Financial Times FT.com

Global gluttons

By Bonnie Powell

Published: June 21 2008 03:00 | Last updated: June 21 2008 03:00

With Walkers displaying carbon labels on its crisps and Tesco slapping airplane stickers on produce flown in by jet, consumers are being forced to think about the impact of their food choices on the planet. This is not premature. The skyrocketing price of oil, combined with competition from biofuel production and demand from the booming middle classes of China and India, who want to eat like Britons and Americans, have stressed the global food chain to breaking point.

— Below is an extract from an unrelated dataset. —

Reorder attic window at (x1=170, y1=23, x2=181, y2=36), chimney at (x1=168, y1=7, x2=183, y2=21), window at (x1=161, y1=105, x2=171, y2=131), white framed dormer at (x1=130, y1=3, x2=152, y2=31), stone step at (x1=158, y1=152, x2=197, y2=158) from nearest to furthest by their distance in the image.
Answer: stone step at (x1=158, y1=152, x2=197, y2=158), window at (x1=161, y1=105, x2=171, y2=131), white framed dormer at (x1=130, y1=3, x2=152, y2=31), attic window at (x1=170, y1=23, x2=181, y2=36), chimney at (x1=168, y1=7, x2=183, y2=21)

But the current food crisis is nothing new, according to Carolyn Steel in her wide-ranging and engaging book, Hungry City: How Food Shapes Our Lives . Cities have struggled to feed themselves since man first got sick of chasing woolly mammoths around with sticks and set about domesticating grain instead - around 10,000 BC. Food transport has always been the limiting factor on the growth of a metropolis; indeed "food miles" used to be a measure of a city's power. Those with access to the sea or rivers had a huge advantage over the landlocked. Athens could import grain from the Black Sea and imperial Rome turned northern Africa into its bread basket. Later, London's location on the Thames gave it an edge over Paris, which, despite the Seine, was too far from the sea for large-scale importing of grain.